Sting's parents died when they were not much older than he is now (his mother was 54, his father 60). 'My parents died of cancer. And cancer is largely created by unhappiness and circumstances,' he says. The implication is that he has set great store by creating the ideal circumstances for his own personal happiness. But he claims death is never far from his thoughts. 'It really pleases me to keep doing what I do. It's like a tennis game; the longer you're in it the harder it gets but the more satisfied you feel. You don't want the game to end but it will. And that's a conundrum. Dealing with mortality, being driven to get it all in but letting go at the same time, it's an interesting time in life.
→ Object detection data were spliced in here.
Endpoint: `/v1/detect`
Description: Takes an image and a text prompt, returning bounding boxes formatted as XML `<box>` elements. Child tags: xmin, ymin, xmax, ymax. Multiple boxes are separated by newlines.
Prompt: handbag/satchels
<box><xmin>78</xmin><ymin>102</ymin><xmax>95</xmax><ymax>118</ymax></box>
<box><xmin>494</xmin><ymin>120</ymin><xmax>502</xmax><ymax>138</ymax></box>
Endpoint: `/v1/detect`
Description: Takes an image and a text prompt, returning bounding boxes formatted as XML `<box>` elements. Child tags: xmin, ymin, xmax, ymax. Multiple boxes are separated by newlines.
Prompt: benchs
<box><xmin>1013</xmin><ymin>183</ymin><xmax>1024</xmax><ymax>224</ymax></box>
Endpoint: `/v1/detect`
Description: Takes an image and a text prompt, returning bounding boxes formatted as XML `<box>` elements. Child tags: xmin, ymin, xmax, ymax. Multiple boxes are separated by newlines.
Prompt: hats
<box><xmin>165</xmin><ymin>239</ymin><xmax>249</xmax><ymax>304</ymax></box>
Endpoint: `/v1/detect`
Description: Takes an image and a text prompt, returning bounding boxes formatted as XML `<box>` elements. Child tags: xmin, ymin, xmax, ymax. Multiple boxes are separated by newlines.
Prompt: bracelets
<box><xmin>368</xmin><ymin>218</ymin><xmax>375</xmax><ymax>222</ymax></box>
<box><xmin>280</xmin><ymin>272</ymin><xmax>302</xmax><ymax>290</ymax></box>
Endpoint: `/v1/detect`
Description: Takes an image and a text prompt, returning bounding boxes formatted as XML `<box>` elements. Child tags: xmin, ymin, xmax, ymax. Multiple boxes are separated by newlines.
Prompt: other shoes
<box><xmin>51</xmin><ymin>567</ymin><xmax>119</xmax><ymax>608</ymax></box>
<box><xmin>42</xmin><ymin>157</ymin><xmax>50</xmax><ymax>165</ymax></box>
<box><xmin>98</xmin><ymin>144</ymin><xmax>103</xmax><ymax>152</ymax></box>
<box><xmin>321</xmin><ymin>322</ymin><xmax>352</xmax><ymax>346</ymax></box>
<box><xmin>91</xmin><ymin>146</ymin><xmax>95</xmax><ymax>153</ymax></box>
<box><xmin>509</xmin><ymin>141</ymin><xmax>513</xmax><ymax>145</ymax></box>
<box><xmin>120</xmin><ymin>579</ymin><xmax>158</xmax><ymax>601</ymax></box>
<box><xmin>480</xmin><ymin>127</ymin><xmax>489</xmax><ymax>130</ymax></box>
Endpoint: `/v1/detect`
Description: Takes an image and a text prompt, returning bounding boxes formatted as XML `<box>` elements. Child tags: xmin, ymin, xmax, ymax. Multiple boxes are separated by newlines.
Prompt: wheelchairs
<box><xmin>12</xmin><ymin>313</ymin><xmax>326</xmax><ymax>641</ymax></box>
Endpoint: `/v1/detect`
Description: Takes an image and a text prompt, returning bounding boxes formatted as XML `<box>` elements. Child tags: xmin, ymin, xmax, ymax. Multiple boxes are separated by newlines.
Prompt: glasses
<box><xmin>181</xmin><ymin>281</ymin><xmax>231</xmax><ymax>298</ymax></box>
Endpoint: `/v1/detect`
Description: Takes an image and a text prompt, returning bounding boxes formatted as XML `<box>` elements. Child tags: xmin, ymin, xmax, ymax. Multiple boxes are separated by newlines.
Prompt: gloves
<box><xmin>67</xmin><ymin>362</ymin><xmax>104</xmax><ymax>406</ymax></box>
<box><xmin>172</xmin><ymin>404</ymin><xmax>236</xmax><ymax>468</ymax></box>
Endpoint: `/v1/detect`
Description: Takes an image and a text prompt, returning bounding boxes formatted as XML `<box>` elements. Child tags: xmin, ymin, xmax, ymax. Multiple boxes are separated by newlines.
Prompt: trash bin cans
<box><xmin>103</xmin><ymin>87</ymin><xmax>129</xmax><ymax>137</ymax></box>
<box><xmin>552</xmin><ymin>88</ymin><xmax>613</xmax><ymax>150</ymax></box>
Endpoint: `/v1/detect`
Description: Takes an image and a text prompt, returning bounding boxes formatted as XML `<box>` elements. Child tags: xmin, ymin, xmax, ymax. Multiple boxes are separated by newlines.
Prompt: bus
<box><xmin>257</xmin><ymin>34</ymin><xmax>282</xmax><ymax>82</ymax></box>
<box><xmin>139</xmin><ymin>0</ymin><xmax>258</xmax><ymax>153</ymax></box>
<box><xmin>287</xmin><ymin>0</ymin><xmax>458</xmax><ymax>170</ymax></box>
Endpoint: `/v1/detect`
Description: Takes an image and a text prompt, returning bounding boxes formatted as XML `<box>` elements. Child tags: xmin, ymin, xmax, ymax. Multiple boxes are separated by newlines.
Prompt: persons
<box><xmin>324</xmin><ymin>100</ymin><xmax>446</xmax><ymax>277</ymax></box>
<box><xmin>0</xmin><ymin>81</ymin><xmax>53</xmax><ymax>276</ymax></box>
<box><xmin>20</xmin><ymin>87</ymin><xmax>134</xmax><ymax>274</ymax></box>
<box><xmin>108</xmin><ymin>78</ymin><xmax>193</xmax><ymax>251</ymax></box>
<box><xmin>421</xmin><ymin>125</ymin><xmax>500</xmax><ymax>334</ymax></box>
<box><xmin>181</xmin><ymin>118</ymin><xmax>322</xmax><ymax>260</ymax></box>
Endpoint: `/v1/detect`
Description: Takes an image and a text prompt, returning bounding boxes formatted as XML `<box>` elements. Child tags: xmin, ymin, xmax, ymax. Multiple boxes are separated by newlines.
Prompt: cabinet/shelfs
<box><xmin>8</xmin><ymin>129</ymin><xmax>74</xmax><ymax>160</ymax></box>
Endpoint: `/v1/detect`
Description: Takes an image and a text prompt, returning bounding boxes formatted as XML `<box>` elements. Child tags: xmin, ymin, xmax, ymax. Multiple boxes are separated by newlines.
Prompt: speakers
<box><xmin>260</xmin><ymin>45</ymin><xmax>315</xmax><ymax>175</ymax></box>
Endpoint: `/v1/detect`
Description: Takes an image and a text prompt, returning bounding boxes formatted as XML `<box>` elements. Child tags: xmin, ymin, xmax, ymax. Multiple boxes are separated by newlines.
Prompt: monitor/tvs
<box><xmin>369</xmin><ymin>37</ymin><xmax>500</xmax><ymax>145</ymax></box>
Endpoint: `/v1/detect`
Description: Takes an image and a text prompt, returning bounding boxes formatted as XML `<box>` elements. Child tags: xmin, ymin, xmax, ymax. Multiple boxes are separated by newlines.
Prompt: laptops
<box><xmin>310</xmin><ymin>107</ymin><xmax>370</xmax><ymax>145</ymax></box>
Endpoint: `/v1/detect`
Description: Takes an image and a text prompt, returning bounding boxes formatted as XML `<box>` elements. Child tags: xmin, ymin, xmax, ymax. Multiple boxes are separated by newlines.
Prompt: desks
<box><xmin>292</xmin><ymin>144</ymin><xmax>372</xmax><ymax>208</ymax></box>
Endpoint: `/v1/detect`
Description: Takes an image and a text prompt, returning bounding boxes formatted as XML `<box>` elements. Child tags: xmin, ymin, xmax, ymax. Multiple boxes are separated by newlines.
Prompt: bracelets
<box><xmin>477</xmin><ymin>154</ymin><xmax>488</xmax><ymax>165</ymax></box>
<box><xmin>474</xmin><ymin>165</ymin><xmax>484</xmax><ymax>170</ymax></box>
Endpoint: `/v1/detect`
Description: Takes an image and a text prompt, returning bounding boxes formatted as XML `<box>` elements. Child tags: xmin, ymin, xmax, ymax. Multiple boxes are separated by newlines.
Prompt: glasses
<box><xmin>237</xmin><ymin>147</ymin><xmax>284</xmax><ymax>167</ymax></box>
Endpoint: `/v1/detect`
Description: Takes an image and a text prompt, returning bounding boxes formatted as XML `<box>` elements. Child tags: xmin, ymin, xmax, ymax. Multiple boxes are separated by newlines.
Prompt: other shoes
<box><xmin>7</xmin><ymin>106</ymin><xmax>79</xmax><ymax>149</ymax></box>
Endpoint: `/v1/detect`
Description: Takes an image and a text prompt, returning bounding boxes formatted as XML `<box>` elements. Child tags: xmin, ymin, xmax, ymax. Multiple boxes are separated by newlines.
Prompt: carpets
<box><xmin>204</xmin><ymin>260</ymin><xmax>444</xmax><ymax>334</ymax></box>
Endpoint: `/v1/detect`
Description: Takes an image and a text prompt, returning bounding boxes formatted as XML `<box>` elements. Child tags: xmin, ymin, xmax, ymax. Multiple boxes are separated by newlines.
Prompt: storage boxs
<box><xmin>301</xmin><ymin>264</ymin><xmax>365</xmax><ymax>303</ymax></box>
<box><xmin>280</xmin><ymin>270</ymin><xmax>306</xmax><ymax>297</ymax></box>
And that is not being pretentious. These are real issues we all have to face.'

So here is Sting CBE, hard-working superstar, an individual who has surely done enough to have earned a little respect by now. 'I like work,' he says. 'That defines me. Otherwise what am I? A man sitting in a garden with lots of money in the bank. Lotus-eating. Wandering about smelling the flowers. But I'm not interested in being that person. I want to be the person that works. A person who provides. A person who is responsible. And a person who is admired.'

'Sacred Love' (Polydor) is released on September 22. Sting's aurobiography: 'Broken Music: A memoir' (Simon & Schuster) is published on November 17.